• **ASSIGNMENT**
Give the number of lines in the material below that hold "parameter", and nothing besides.

___

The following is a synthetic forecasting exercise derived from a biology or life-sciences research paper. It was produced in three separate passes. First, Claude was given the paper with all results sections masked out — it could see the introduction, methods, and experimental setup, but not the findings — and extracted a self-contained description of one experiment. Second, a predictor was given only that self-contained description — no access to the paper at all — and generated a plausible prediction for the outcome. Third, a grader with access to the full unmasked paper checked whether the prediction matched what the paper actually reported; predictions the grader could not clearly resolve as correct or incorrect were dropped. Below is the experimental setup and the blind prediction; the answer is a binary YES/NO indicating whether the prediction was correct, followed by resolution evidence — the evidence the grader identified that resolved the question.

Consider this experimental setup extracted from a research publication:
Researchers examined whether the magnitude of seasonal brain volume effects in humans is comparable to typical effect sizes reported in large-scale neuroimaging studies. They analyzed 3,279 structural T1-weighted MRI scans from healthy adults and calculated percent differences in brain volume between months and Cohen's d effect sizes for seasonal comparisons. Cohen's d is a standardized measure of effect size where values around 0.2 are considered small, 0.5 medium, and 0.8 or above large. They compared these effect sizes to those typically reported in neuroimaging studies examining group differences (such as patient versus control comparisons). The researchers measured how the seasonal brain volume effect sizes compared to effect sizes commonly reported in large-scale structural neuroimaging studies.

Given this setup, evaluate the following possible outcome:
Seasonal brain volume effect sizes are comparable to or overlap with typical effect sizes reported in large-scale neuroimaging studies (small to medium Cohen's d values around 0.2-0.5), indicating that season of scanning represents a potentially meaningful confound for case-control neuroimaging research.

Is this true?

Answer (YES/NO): YES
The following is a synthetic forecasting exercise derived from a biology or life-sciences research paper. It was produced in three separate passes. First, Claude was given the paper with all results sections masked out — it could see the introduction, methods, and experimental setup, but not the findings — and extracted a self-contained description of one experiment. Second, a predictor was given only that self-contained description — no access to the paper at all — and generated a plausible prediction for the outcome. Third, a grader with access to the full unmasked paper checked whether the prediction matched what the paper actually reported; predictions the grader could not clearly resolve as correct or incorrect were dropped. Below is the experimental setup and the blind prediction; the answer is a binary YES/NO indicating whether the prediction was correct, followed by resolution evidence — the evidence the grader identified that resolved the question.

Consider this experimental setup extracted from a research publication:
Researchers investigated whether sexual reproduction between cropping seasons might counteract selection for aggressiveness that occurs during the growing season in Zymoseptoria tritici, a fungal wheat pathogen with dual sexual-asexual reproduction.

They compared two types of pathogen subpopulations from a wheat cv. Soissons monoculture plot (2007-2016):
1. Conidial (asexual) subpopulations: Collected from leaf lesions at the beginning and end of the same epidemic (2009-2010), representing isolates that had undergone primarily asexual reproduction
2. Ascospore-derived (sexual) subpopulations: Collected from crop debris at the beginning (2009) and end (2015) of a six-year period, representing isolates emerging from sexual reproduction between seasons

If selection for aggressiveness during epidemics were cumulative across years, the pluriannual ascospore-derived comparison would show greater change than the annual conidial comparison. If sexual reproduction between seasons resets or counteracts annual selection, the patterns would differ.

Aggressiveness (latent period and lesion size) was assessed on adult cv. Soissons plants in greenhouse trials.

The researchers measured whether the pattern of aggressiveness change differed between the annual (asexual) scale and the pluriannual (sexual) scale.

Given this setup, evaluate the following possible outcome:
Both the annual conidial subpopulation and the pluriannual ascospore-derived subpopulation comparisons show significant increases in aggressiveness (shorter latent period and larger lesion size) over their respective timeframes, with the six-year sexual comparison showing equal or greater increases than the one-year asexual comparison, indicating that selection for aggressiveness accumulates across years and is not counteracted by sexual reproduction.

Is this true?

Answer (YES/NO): NO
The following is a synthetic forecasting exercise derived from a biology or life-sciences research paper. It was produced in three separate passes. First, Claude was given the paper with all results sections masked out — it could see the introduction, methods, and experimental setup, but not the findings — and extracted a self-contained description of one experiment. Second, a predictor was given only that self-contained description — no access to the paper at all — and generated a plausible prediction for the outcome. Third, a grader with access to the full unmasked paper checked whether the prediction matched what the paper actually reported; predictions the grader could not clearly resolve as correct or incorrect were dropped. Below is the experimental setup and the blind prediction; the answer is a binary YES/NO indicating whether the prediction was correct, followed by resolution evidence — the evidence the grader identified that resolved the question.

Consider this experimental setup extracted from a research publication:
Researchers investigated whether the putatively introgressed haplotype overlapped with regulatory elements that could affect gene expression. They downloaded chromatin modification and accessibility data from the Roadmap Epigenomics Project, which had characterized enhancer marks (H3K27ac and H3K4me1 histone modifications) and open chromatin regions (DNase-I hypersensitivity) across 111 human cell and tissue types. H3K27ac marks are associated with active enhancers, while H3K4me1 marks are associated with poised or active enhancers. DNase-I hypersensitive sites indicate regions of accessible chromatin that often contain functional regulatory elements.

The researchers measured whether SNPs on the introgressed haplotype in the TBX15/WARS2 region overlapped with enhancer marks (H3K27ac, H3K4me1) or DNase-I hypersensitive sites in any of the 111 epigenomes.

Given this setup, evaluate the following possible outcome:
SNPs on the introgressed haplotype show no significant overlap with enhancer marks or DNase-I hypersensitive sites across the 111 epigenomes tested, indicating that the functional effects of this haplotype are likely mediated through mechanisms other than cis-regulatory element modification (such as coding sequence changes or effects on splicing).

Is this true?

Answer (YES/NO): NO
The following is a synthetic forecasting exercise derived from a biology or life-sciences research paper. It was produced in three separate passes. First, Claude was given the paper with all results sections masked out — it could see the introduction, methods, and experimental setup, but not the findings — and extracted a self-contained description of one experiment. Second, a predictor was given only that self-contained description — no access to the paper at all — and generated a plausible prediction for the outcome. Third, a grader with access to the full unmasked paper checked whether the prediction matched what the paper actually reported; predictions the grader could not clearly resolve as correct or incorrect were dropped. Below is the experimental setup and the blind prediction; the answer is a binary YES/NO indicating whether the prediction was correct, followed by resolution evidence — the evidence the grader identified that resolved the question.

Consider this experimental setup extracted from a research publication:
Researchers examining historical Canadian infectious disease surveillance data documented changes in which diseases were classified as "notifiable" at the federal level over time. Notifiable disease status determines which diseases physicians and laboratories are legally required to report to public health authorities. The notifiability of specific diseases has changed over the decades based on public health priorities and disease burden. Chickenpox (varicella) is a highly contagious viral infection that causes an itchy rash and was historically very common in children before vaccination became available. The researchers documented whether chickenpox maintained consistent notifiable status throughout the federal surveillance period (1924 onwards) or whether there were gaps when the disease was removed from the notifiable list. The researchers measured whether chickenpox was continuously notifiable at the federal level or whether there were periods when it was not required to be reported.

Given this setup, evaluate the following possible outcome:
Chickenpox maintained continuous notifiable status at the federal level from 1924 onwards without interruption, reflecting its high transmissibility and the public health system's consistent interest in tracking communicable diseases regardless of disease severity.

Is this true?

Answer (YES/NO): NO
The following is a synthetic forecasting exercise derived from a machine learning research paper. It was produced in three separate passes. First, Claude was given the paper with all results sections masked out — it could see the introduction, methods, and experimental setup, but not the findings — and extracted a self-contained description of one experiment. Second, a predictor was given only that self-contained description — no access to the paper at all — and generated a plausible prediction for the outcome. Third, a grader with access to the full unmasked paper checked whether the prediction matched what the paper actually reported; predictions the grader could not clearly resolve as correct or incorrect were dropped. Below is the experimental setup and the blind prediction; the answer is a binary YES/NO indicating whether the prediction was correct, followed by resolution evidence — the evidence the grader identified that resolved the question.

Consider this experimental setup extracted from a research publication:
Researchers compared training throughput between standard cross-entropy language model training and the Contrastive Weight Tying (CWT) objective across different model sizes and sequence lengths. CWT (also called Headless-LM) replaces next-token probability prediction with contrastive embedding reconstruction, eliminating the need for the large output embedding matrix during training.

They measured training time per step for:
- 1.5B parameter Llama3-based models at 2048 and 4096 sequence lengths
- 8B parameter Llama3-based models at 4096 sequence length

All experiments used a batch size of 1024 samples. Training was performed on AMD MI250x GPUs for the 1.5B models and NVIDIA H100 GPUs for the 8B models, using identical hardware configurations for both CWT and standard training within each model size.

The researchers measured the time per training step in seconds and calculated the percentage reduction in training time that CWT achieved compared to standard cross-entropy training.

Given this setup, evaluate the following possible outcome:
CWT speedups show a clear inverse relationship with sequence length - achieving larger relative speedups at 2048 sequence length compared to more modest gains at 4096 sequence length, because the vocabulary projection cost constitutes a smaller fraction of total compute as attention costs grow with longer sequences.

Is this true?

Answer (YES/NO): NO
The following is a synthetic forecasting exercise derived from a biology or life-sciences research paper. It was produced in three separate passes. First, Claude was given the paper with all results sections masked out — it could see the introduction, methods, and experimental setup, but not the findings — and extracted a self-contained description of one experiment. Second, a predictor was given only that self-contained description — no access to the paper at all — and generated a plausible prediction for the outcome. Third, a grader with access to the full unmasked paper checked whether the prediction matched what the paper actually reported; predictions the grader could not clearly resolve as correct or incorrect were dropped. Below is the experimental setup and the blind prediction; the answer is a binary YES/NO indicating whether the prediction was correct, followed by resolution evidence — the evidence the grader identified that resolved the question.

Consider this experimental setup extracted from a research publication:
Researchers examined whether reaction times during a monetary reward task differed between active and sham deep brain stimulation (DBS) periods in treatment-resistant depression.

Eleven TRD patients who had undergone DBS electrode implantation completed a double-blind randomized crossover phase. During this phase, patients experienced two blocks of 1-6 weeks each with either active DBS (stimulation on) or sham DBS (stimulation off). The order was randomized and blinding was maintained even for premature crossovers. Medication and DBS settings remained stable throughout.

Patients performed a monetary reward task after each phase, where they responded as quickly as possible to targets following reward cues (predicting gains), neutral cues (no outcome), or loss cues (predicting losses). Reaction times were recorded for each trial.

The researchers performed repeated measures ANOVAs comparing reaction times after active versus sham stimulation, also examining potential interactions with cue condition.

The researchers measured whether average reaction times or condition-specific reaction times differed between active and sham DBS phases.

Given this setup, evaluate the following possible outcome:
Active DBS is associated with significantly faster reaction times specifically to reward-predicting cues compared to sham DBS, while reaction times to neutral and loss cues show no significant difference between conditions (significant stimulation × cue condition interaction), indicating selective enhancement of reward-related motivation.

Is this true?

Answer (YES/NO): NO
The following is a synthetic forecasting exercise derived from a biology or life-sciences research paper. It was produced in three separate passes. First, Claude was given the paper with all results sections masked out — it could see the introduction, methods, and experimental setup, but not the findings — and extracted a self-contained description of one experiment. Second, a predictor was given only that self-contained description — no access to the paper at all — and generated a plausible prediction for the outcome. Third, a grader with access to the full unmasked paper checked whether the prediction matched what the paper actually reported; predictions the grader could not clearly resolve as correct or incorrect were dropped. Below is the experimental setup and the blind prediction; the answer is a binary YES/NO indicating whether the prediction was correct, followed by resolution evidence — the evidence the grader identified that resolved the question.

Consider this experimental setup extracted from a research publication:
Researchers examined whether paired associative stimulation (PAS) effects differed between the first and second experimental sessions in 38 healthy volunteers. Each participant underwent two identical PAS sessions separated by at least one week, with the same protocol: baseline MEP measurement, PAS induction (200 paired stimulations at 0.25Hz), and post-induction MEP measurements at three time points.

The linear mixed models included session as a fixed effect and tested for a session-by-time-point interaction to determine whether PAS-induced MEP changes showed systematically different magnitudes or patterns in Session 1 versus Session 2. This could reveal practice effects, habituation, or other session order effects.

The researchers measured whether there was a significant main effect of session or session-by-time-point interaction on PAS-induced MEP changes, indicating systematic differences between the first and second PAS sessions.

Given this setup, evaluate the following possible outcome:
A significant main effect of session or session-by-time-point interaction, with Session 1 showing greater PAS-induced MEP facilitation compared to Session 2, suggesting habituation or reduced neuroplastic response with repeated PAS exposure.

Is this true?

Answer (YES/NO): NO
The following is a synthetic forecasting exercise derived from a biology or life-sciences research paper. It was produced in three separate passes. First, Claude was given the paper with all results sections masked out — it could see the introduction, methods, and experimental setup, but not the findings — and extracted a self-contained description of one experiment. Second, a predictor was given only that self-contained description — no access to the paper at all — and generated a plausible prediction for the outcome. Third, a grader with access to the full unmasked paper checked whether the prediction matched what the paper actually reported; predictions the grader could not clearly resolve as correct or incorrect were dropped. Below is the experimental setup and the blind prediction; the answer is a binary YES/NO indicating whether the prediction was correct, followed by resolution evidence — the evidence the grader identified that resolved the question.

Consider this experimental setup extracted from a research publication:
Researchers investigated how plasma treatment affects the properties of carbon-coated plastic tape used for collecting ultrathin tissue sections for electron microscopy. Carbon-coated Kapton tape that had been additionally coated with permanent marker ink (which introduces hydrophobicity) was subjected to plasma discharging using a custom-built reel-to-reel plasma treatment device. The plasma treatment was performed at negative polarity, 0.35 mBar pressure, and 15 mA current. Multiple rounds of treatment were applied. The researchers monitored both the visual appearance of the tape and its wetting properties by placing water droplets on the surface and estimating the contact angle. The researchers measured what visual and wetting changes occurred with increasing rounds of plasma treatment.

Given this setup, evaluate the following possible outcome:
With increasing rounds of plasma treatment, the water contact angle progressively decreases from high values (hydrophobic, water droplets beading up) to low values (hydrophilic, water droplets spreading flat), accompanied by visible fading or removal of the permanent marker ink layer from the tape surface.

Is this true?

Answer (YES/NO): YES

___

• **ANSWER SECTION**
2